Glücklich lächelnd schaute ich zu meinem Freund auf, der meinen Gesichtsausdruck widerspiegelte und sich an mich schmiegte. Mir war wohlig warm in seiner Nähe.

Plötzlich tauchte vor uns eine Tür auf. Eine ziemlich große Tür. Eine Tür, die absolut nicht an einen Ort wie diese passte. Verwirrt blieb ich stehen, aber Rewi lief weiter und zog mich so mit sich.

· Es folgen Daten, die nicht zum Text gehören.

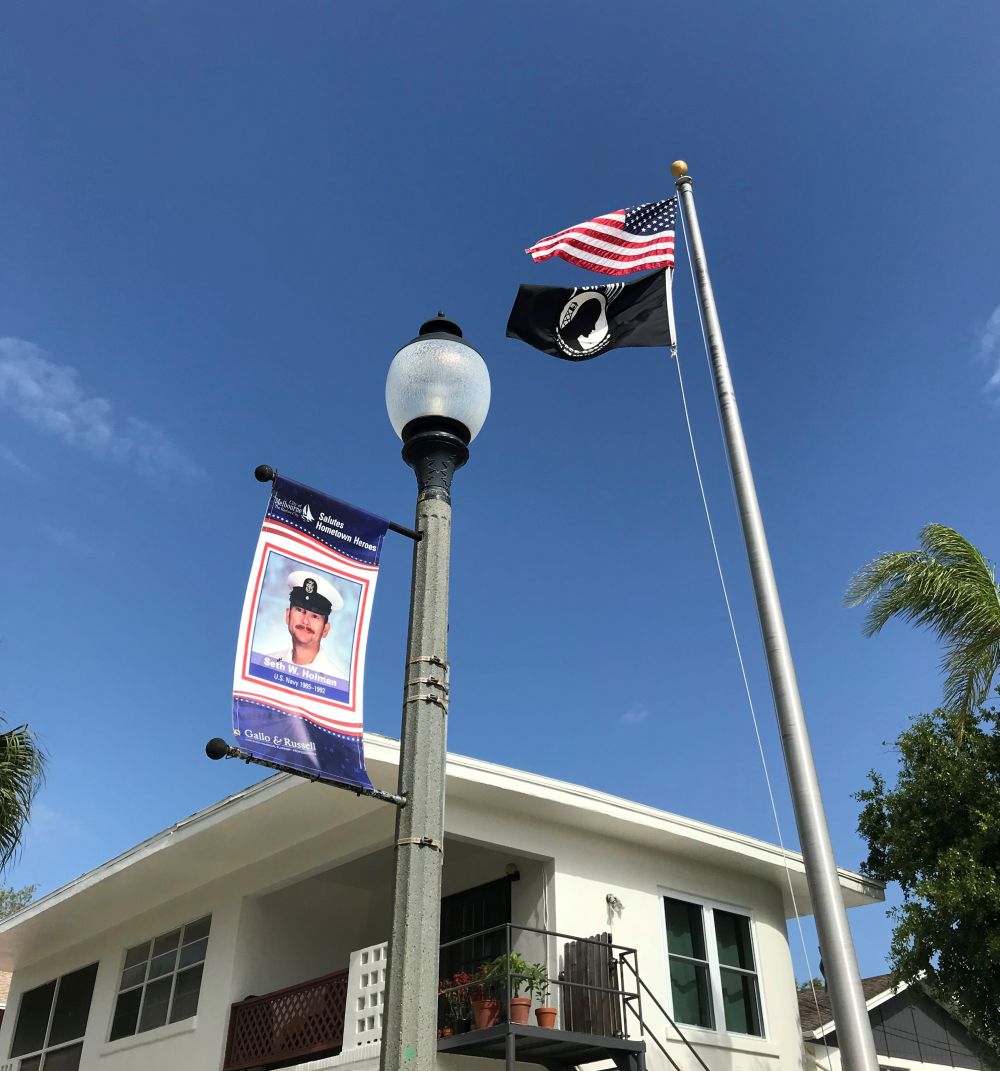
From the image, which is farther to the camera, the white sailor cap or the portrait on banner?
the white sailor cap

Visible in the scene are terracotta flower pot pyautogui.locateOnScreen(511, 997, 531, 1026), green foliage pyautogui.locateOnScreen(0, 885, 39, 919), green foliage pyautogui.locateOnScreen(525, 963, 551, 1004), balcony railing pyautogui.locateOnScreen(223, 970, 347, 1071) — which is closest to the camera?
terracotta flower pot pyautogui.locateOnScreen(511, 997, 531, 1026)

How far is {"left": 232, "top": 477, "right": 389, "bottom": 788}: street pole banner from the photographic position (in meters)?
4.47

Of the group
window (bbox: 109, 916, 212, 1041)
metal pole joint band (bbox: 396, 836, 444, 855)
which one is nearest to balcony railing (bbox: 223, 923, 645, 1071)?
window (bbox: 109, 916, 212, 1041)

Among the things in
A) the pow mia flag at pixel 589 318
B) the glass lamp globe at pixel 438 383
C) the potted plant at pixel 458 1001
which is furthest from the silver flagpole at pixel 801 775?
the potted plant at pixel 458 1001

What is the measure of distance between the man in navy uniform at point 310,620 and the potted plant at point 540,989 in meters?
7.06

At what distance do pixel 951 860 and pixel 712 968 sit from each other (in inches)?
134

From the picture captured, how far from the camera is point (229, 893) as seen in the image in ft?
48.2

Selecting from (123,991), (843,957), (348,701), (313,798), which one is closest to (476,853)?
(313,798)

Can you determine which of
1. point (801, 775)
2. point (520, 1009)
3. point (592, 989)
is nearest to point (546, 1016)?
point (520, 1009)

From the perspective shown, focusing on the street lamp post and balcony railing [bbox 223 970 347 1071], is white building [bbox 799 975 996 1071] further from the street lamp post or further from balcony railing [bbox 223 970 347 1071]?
the street lamp post

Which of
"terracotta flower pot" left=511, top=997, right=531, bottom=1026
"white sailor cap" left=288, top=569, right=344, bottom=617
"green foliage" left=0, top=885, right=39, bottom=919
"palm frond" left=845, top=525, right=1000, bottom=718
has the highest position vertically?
"green foliage" left=0, top=885, right=39, bottom=919

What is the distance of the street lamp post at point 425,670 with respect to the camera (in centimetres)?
381

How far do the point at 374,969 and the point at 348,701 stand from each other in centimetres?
788

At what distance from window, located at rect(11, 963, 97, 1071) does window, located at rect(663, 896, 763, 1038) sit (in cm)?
965
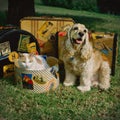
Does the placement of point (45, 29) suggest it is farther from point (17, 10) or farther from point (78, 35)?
point (17, 10)

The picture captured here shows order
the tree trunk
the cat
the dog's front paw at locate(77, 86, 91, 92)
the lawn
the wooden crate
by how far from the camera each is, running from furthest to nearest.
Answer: the tree trunk, the wooden crate, the dog's front paw at locate(77, 86, 91, 92), the cat, the lawn

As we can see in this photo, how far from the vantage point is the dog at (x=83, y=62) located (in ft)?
15.5

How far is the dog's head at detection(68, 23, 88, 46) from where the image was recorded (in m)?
4.64

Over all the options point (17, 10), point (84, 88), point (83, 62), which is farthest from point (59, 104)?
point (17, 10)

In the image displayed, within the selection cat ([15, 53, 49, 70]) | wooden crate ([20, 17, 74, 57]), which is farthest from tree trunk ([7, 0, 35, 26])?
cat ([15, 53, 49, 70])

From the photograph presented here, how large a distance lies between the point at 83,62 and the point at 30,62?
76 cm

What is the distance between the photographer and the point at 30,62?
4.79 m

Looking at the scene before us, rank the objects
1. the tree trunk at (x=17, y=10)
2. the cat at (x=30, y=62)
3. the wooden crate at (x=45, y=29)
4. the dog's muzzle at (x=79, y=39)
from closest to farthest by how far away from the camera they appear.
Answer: the dog's muzzle at (x=79, y=39) < the cat at (x=30, y=62) < the wooden crate at (x=45, y=29) < the tree trunk at (x=17, y=10)

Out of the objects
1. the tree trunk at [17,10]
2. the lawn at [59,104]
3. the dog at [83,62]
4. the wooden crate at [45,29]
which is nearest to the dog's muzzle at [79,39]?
the dog at [83,62]

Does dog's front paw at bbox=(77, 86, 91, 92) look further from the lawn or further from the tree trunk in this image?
the tree trunk

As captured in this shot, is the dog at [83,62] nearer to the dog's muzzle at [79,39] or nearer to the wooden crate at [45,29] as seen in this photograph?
the dog's muzzle at [79,39]

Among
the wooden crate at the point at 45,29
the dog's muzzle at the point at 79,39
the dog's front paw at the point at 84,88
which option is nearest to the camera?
the dog's muzzle at the point at 79,39

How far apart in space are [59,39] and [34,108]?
156 centimetres

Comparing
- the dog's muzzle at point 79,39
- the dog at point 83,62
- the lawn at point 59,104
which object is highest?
the dog's muzzle at point 79,39
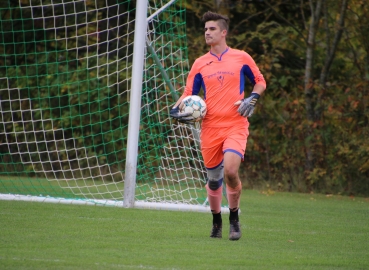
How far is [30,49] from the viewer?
1811cm

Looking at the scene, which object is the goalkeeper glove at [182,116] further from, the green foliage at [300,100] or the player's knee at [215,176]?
the green foliage at [300,100]

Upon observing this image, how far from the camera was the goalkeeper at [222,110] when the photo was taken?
23.1 ft

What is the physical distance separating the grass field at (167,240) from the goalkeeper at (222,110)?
1.62 feet

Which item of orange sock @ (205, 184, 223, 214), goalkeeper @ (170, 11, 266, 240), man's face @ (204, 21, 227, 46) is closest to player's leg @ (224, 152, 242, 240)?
goalkeeper @ (170, 11, 266, 240)

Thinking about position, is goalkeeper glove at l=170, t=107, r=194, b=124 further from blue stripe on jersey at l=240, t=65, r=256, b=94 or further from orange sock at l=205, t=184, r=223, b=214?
orange sock at l=205, t=184, r=223, b=214

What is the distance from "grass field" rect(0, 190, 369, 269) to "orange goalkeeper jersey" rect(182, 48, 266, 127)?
3.91 feet

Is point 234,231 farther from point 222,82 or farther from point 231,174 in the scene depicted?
point 222,82

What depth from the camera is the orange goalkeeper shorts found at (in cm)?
700

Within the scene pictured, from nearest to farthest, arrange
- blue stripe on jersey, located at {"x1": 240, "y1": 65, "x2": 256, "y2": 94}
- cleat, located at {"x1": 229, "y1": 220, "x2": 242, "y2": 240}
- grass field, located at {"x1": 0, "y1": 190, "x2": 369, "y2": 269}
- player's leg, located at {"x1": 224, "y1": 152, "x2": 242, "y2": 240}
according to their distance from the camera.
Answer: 1. grass field, located at {"x1": 0, "y1": 190, "x2": 369, "y2": 269}
2. player's leg, located at {"x1": 224, "y1": 152, "x2": 242, "y2": 240}
3. cleat, located at {"x1": 229, "y1": 220, "x2": 242, "y2": 240}
4. blue stripe on jersey, located at {"x1": 240, "y1": 65, "x2": 256, "y2": 94}

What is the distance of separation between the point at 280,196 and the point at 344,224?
4777 mm

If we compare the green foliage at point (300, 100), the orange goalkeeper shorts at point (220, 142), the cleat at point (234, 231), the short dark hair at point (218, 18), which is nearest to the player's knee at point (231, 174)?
the orange goalkeeper shorts at point (220, 142)

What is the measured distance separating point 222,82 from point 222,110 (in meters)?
0.28

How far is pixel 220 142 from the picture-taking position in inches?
280

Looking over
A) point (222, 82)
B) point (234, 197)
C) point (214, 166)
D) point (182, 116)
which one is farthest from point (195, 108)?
point (234, 197)
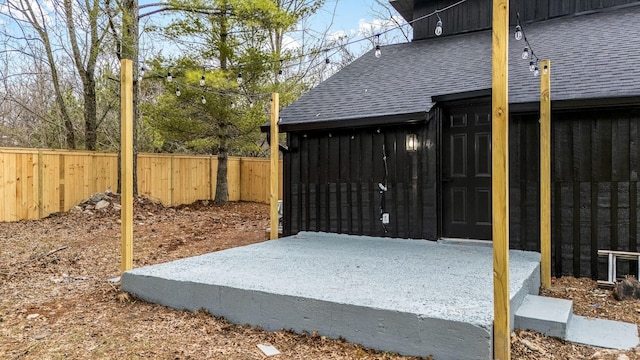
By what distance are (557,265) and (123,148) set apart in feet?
15.4

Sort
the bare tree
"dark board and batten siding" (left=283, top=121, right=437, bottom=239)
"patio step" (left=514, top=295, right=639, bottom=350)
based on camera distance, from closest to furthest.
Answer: "patio step" (left=514, top=295, right=639, bottom=350)
"dark board and batten siding" (left=283, top=121, right=437, bottom=239)
the bare tree

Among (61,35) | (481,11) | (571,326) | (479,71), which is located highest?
(61,35)

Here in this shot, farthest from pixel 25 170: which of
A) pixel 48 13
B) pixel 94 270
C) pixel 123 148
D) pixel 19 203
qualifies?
pixel 123 148

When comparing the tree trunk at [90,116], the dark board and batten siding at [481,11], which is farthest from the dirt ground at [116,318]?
the dark board and batten siding at [481,11]

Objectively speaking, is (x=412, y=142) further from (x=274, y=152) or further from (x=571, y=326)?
(x=571, y=326)

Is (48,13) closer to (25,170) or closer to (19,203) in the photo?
(25,170)

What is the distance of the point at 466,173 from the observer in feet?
16.9

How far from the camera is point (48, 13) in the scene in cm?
933

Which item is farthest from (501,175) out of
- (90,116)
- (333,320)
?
(90,116)

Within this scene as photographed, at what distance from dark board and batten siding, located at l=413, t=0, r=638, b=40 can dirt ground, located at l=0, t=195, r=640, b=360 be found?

Dann hörte ich zum ersten Mal das Klingeln. Ich zuckte zusammen und blickte mich schockiert um. Das Geräusch schien von überall her zu kommen. Als ich nach oben blickte, löste sich der blaue Himmel, der mit Zuckerwatte-Wolken verziert war, langsam auf. Doch das laute Klingeln hörte nicht auf.

Nach einigen Momenten löste sich auch das Meer vor mir auf, dann der Strand unter meinen Füßen und schließlich verschwand auch der junge Mann neben mir.

"Boah, Felix, wach auf und geh zur Tür", vernahm ich ein Brummen von direkt über mir. Was?

Langsam öffnete ich die Augen, konnte aber immer noch nichts erkennen. Fuck, was war los? Träumte ich? Das war doch nicht real, oder? Oder... War ich blind?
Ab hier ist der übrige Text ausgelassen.